Real Recipes From Real Home Cooks ®

roasted shrimp & orzo

(1 rating)
Recipe by
Mary Schrum
Blowing Rock, NC

This is a staple during the Spring and Summer months in my home. It is an easy meal to put together and requires no side dish. Fresh shrimp is best but most are probably like me do not live near the ocean so frozen is fine, be sure to thaw. Also, after roasting shrimp you might be like me and never go back to boiling again, roasting gives it this wonderful rich flavor.
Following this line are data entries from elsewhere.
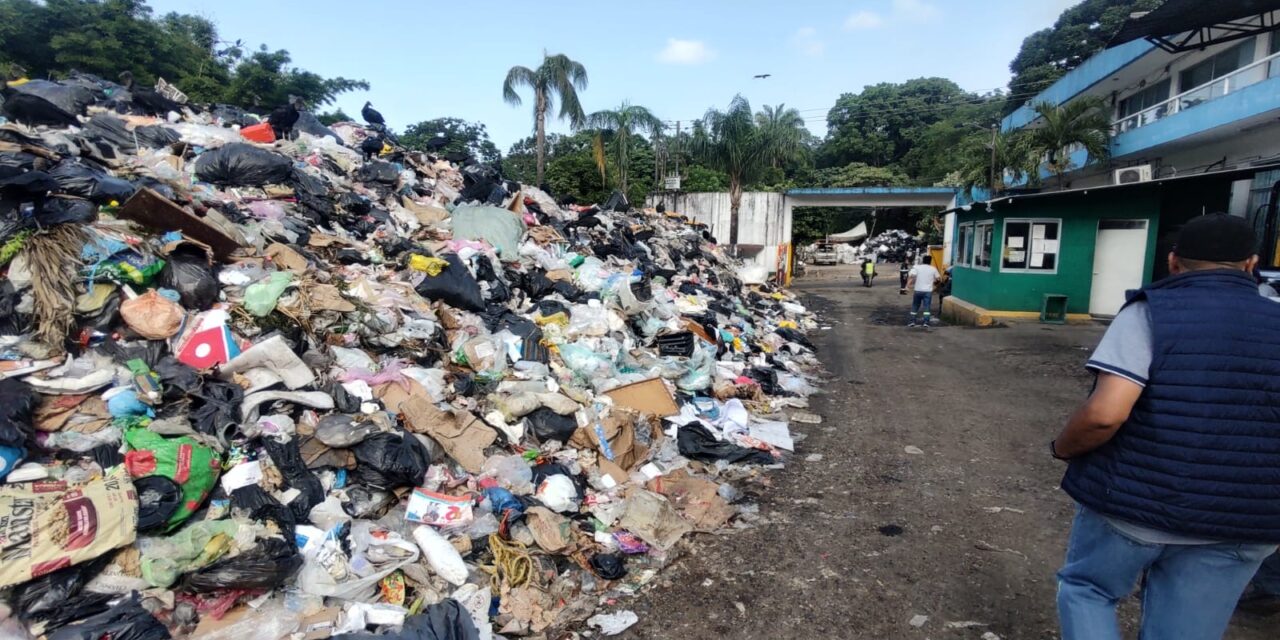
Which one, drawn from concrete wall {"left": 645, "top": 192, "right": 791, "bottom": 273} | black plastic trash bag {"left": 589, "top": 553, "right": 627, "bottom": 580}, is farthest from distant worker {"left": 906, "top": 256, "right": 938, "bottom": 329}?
concrete wall {"left": 645, "top": 192, "right": 791, "bottom": 273}

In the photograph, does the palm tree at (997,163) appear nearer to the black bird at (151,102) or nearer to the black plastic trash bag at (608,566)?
the black plastic trash bag at (608,566)

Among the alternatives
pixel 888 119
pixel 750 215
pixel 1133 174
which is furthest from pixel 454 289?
pixel 888 119

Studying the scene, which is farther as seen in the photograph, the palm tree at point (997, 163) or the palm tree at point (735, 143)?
the palm tree at point (735, 143)

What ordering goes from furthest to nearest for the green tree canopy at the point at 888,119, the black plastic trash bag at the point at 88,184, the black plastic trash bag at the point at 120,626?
the green tree canopy at the point at 888,119 → the black plastic trash bag at the point at 88,184 → the black plastic trash bag at the point at 120,626

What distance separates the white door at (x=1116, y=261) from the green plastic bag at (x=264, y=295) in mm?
11860

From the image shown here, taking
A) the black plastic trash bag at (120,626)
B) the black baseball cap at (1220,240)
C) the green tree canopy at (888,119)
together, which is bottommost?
the black plastic trash bag at (120,626)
Hope you enjoy this is much as I and my friends do.

(1 rating)
yield 8 serving(s)
prep time 45 Min
cook time 20 Min
method Bake

Ingredients For roasted shrimp & orzo

  • kosher or sea salt
  • good olive oil
  • 8 oz
    orzo pasta, uncooked (i use whole wheat)
  • 3/4 c
    lemon juice, fresh
  • 1/2 c
    good olive oil
  • black pepper, freshly ground
  • 2 lb
    shrimp, peeled and deveined (16-18 count) if frozen, thaw
  • 2 bunch
    scallions, white and green part (1 to 11/2 cups)
  • 1 - 1 1/2 c
    fresh dill, chopped
  • 1
    hothouse cucumber, unpeeled, seeded and medium-diced
  • 8 oz
    good feta cheese, crumbled

How To Make roasted shrimp & orzo

  • 1
    Preheat oven to 500 degrees
  • 2
    Fill large pot with water add about 1 tablespoon of salt and a splash of olive oil, bring to boil. Add orzo and simmer 9-11 minutes, stirring occasionally, cook to al dente. While pasta is cooking whisk together lemon juice with 1/2 cup of olive oil, 2 teaspoon salt and 1/2 teaspoon freshly ground pepper. Drain pasta and put in your large serving bowl, pour mixture over hot pasta and stir well.
  • 3
    Place shrimp on sheet pan, drizzle with olive oil and sprinkle with salt and pepper, toss to combine and spread out to single layer. Roast for 4-6 minutes, until cooked through, pink. Do not overcook. Add shrimp to orzo and toss. Let cool 5 minutes. Then add scallions, dill, cucumber, 2 teaspoon salt, 1 teaspoon pepper, toss well. Cool another 10 minutes and add feta. Let sit at room temperature for an hour before serving. If you refrigerate it, bring back to room temperature and taste again for seasoning. You usually have to add some fresh dill again.